Education Minister Stephen Lecce says in-class instruction and April Break will go on as planned.
This comes after speculation classes would move online if the province increases COVID-19 regulations.
“Schools will remain open — critical for students’ mental health & learning,” said Lecce in a tweet Thursday.
“The Chief Medical Officer of Health has said schools remain safe. Against third wave & VOCs, strong protocols have kept 98.7% of schools open and 74% without any cases. Students deserve to be in class.”
A letter from the York Catholic District School Board was sent out Wednesday advising parents online learning would begin April 6.
Government sources told 680 NEWS Thursday morning that information was inaccurate.
#BREAKING – A government source tells me the York Catholic letter that was sent saying schools may close is inaccurate. I’m told the plan is to open schools as usual after the Monday holiday next week, as per my reporting last night.
— Richard Southern (@richard680news) April 1, 2021
Schools will remain open — critical for students’ mental health & learning.
The Chief Medical Officer of Health has said schools remain safe.
Against third wave & VOCs, strong protocols have kept 98.7% of schools open and 74% without any cases.
Students deserve to be in class.
— Stephen Lecce (@Sflecce) April 1, 2021
The province decided earlier this year to delay the March break until April in an effort to curb COVID-19 cases, saying it wanted to discourage group gatherings and travel over that time.
With infections now rising in the province once more, questions had been raised about whether the government might alter spring break once again.
Lecce says that nearly 3 in 4 schools have “no cases at all,” adding that the government will not hesitate to take action if the circumstances worsen.
On the heels of the province releasing its latest round of COVID-19 data and modelling, Dr. Adalsteinn Brown – co-chair of Ontario’s science advisers – was asked about the safety of students and staff with infections rising across the board.
“Schools really reflect the level of infection in the community,” said Brown.
“This is a very, very, very, very hard tradeoff. If schools stay open, we will see more infection.”
The panel says that despite the surge in cases, school disruptions should be minimized, noting that school closures have a “significant and highly inequitable impact on students, parents, and society.”
Sam Hammond, president of the Elementary Teachers Federation of Ontario (ETFO), was critical of the idea of postponing or cancelling spring break.

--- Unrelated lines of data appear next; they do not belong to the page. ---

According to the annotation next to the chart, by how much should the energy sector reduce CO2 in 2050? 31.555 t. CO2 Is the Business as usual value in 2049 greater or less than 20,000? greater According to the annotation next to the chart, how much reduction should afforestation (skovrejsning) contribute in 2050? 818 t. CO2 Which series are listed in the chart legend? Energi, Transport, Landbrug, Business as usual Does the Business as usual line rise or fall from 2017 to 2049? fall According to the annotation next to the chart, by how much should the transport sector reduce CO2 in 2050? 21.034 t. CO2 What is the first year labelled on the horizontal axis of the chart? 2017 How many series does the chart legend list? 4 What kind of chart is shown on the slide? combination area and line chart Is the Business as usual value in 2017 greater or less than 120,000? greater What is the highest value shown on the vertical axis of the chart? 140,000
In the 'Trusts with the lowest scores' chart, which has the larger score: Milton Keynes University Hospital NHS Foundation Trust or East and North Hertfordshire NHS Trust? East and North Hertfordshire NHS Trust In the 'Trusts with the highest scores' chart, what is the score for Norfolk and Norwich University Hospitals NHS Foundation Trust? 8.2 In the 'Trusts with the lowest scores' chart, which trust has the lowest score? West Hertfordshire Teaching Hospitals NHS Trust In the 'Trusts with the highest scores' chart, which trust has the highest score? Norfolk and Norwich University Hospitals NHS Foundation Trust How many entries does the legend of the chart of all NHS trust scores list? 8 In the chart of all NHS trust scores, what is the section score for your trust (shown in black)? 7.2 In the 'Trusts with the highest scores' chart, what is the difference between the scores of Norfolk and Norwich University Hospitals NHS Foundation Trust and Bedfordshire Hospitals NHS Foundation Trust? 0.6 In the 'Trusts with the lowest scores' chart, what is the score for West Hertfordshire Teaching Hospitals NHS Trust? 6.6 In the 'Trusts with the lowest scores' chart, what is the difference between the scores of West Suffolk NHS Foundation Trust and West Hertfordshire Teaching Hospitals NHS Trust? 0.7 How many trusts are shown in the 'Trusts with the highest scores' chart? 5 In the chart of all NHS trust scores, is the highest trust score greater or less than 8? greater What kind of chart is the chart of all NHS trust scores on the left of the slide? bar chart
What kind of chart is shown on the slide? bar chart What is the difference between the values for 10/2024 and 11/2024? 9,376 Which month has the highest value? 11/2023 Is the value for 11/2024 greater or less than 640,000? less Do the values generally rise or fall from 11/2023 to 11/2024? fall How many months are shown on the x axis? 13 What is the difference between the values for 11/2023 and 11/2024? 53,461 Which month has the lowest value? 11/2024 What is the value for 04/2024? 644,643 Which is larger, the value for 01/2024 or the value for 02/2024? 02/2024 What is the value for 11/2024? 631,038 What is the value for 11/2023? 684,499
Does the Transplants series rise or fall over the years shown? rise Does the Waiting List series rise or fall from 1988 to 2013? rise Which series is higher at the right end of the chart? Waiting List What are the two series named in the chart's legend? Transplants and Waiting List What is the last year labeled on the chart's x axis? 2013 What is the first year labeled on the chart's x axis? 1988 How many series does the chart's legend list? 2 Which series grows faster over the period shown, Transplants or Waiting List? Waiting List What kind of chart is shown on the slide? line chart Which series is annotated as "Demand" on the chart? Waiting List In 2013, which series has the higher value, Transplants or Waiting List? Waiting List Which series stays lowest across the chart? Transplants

He said that the government’s failure to contain the spread of COVID-19 has led to the possibility of another postponement even though teachers need the break for their mental health.
“If there are concerns related to travel and gatherings during the break, these should be addressed by the government through other means than cancelling the break,” said Hammond in a statement.
Following Lecce’s statement, the YCDSB sent another letter to parents apologizing for the confusion.
“The York Catholic District School Board apologizes for any confusion with regards to potential school closures,” the letter reads.
“As of this morning, we are under every impression that students will continue in-class learning.”
Those new restrictions will go into effect on Saturday.
It would be similar to Ontario’s grey zone, which currently enforces a hard 50% capacity on essential retail, such as groceries, and a 25% capacity limit on non-essential shops.
Though it was initially announced hair and nail salons would open on April 12 in the grey zone, those will remain shuttered.
The province is reporting 249 new COVID-19 cases in schools with just under 2,500 cases in the last 14 days.
Of Thursday’s 249 positive cases, 211 were in students.